El problema de la violencia en la zona triqui es muy antiguo y sigue reproduciéndose debido a que en buena medida es fomentado por partidos políticos, organizaciones sociales y autoridades municipales y estatales, así como por algunos representantes populares. Es un mal complejo y con muchas imbricaciones que, como lo demostró la fallida restitución de Tierra Blanca, no se puede resolver ni siquiera con un gran despliegue de corporaciones de seguridad pública.

Inclusive la jefa de gobierno de la Ciudad de México, Claudia Sheinbaum, hizo hace pocos días un sorpresivo llamado al gobernador de Oaxaca, Alejando Murat Hinojosa, para que atienda a las 20 familias triquis que llevan un año de plantón en esa capital.

Sheinbaum manifestó que la solución al conflicto se ha ido retrasando, aunque ella misma ha tratado el asunto con el gobernador Murat y con la Secretaría de Gobernación, quienes intentaron en vano reinstalar a las personas desplazadas de Tierra Blanca. “Sería muy, muy importante que se atendiera para beneficio de las familias; son mujeres, niños y niñas que están en este lugar y que es muy importante que puedan regresar”.

Año con año se acumulan los agravios en diversas comunidades triquis y ninguna autoridad resuelve los conflictos que alimentan rencores y venganzas entre las víctimas. En anteriores administraciones estatales, algunos funcionarios de gobierno inclusive administraron esos conflictos para asegurarse de que permanecerían suscitándose nuevos agravios.

Lo peor es que se ha instaurado una cultura del conflicto social que diversos dirigentes sociales, políticos y autoridades fomentan para beneficiarse con el mal manejo de fondos especiales que se debieran destinar a víctimas.

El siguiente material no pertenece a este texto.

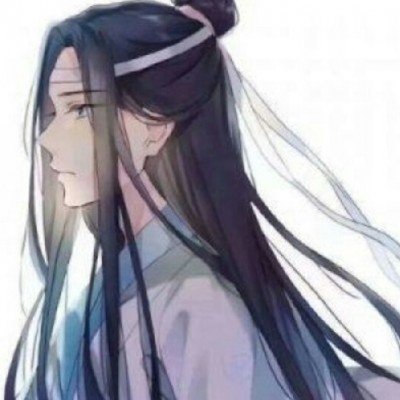 “榴莲配酒”说走就走？医生提醒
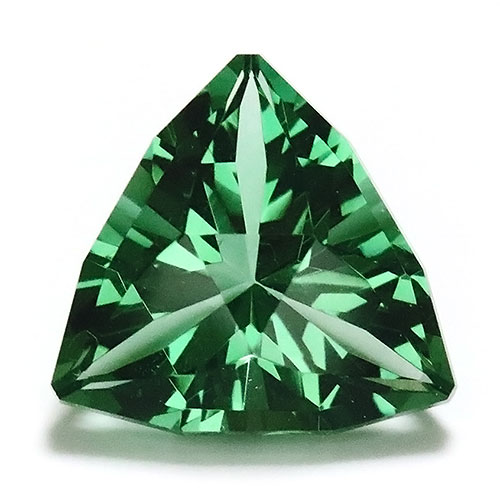 【Fluorite】 緑であること流通点火装置５．７７CT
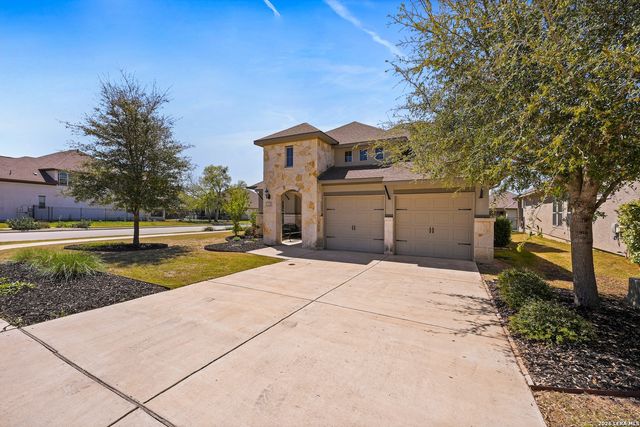 118 Escondido, Boerne, TX 78006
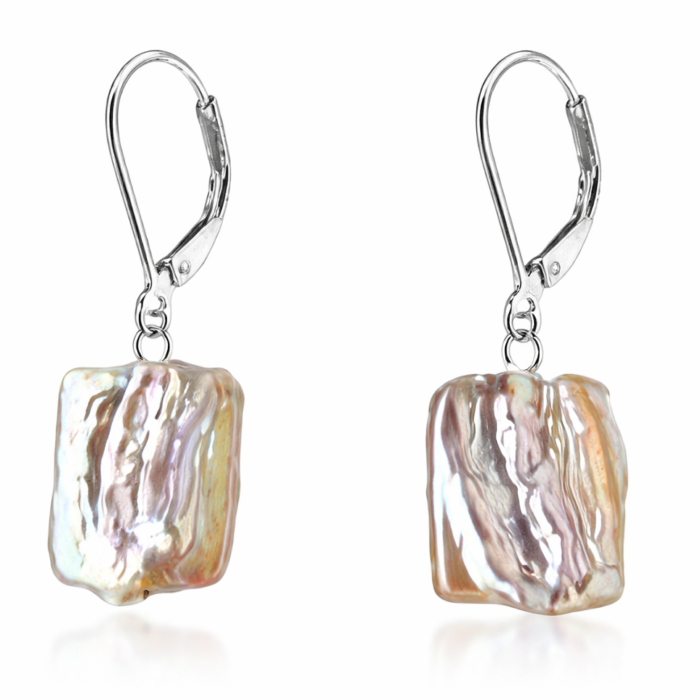 biserni-set-barocni-vecbarvni-ogrlica-zapestnica-uhani-srebro-925-kaskadda [6]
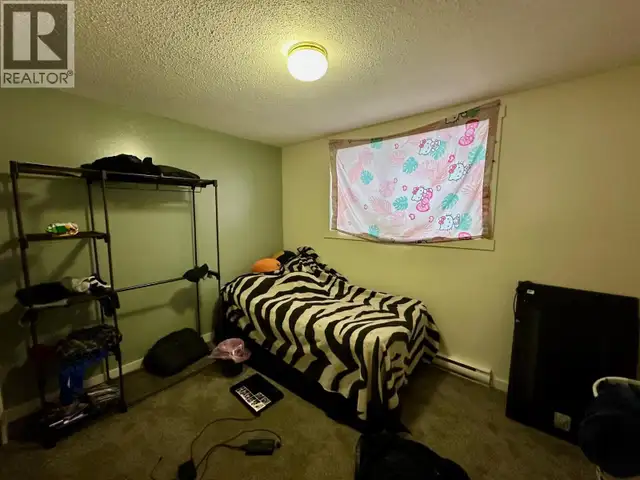 1064 KING STREET Smithers, British Columbia in Houses for Sale in Smithers - Image 16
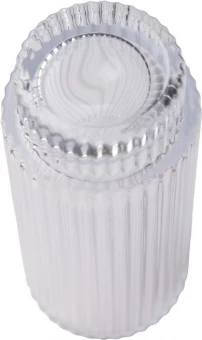 VINGA York highball klaasid, 4-osaline komplekt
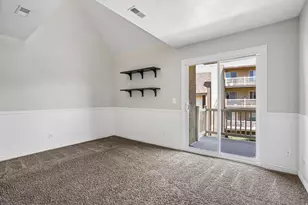 88 W 50 S, Centerville, UT 84014 - Photo 3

Quizá el fondo del interminable problema radica en que se prefiere “comprar” a las personas agraviadas, en vez de garantizarles una vida libre de violencia, en la que los valores predominantes sean la convivencia pacífica, armónica y respetuosa, en vez de recurrir sistemáticamente al abuso, la arbitrariedad y la venganza como formas de convivencia.

Desde luego, ese nocivo sistema con su tendencia a “comprar” víctimas evidencia que los gobiernos no invierten en verdaderas soluciones para erradicar la violencia social de zonas históricamente marginadas: en vez de financiar “proyectos productivos”, hay que construir escuelas de todos los niveles, instalaciones deportivas, vías de comunicación adecuadas, opciones de recreación que rebasen la cultura de la violencia que muchos videojuegos enseñan a normalizar entre la infancia. Y desde luego, fomentar la producción suficiente de alimentos y bienes que garanticen medios de vida dignos a la población.

Por lo pronto, el caso de los niños violentados por un abusivo adulto se añade a las situaciones de violencia que le dan triste relevancia a la zona triqui y, en particular, a la comunidad de Santiago Juxtlahuaca. Es otro caso que no puede resolverse con dinero, sino con la aplicación de la ley, y con garantías para que no vuelva a repetirse semejante muestra de arbitrariedad sostenida con violencia.